Estudos e estatísticas confirmam que a violência doméstica representa a principal forma de agressão contra as mulheres. O agressor, na maior parte dos casos, é o companheiro, ex-companheiro, pai, irmão ou outro membro próximo da família. Isso cria um ambiente de vulnerabilidade para as vítimas, pois a violência ocorre onde elas deveriam encontrar proteção e segurança. O medo de represálias, a dependência financeira e emocional, além da normalização da agressão em alguns contextos culturais, contribuem para que muitas mulheres permaneçam em relacionamentos abusivos e silenciem suas dores.
Levantamento realizado pelo Instituto Datafolha, a pedido do Fórum Brasileiro de Segurança Pública, mostra que nove em cada dez agressões cometidas contra mulheres nos últimos 12 meses, o equivalente a 91,8%, foram testemunhadas por outras pessoas. A maioria (86,7%) pertencente ao círculo social ou à família da vítima.
Apesar disso, quase metade das vítimas (47,4%) decidiu não denunciar o caso nem procurar ajuda de instituições ou de pessoas próximas. Os dados constam da 5ª edição do relatório Visível e Invisível: a Vitimização de Mulheres no Brasil, divulgada na segunda-feira (10).
Em relação ao perfil de quem estava presente no momento das agressões, os pesquisadores constataram que 47,3% eram amigos ou conhecidos das vítimas, 27% eram filhos e 12,4% tinham outro grau de parentesco.
O principal autor das violências contra mulheres foi o cônjuge/companheiro/namorado/marido (40%) e ex-cônjuge/ex-companheiro/ex-namorado (26,8%), o que já foi constatado em pesquisas anteriores do fórum. Pais e mães das vítimas foram os autores de 5,2% dos crimes, padrastos e madrastas de 4,1% deles e filhos e filhas, de 3% das ocorrências.
Outro aspecto frequente, também notado na pesquisa, diz respeito à preponderância da casa da vítima como local em que a violência é cometida (57%). Em maior número, estão as ofensas verbais (31,4%), que abrangem insultos, humilhações e xingamentos. Tal porcentagem cresceu 8 pontos percentuais em relação a dados coletados em 2023.
A quantidade de mulheres atacadas com golpes, tapas, empurrões e chutes apresentou aumento expressivo, atingindo 16,9%, o maior patamar já registrado desde a primeira edição do relatório. Em números absolutos, significa que pelo menos 8,9 milhões de brasileiras sofreram agressão física no último ano.

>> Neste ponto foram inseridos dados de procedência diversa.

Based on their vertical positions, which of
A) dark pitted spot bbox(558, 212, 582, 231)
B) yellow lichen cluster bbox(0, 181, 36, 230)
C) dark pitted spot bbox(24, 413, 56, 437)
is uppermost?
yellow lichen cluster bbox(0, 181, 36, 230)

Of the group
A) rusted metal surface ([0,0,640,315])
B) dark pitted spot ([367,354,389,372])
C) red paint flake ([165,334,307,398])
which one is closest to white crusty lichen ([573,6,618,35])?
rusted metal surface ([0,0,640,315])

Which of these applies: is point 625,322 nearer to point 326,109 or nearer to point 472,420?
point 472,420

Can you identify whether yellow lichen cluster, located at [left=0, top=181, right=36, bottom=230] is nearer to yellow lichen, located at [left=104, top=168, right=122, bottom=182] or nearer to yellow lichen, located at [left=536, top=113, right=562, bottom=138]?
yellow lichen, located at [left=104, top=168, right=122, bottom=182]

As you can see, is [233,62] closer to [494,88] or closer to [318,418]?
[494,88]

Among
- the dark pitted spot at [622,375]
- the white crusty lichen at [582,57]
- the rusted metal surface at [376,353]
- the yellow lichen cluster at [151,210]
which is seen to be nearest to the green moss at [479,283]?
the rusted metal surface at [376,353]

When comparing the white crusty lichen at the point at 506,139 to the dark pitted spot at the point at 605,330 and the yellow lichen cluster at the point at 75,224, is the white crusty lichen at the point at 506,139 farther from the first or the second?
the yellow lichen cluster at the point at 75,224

De acordo com o relatório, 37,5% das mulheres sofreram algum tipo de violência nos últimos 12 meses, o que representa 21,4 milhões de brasileiras de 16 anos ou mais e é a “maior prevalência já identificada, desde 2017”.
Assistir aos episódios de violência, conforme ressaltam os especialistas, é algo que pode ter efeitos duradouros na vida de alguém e que pode originar “distúrbios emocionais, cognitivos e comportamentais, além de contribuir para uma percepção da família como um ambiente inseguro e caótico. As evidências científicas também sugerem que crianças que testemunham violência doméstica têm maior probabilidade de serem afetadas pela violência na vida adulta, seja como vítimas ou como agressoras”, aponta o relatório. O levantamento cita ainda que estudos demonstram que testemunhar esse tipo de situação entre os pais pode ser pior do que ser a própria vítima.
Diante desse cenário, é essencial que políticas públicas eficazes sejam implementadas para combater a violência contra a mulher dentro do ambiente familiar. O fortalecimento de redes de apoio, a garantia de proteção às vítimas e o incentivo à denúncia são medidas fundamentais para enfrentar esse problema. Além disso, é necessário um trabalho contínuo de conscientização e educação, para que a sociedade compreenda a gravidade da violência de gênero e contribua para sua erradicação. A luta contra a violência doméstica não deve ser vista apenas como uma responsabilidade do Estado, mas, também, como um compromisso de toda a sociedade.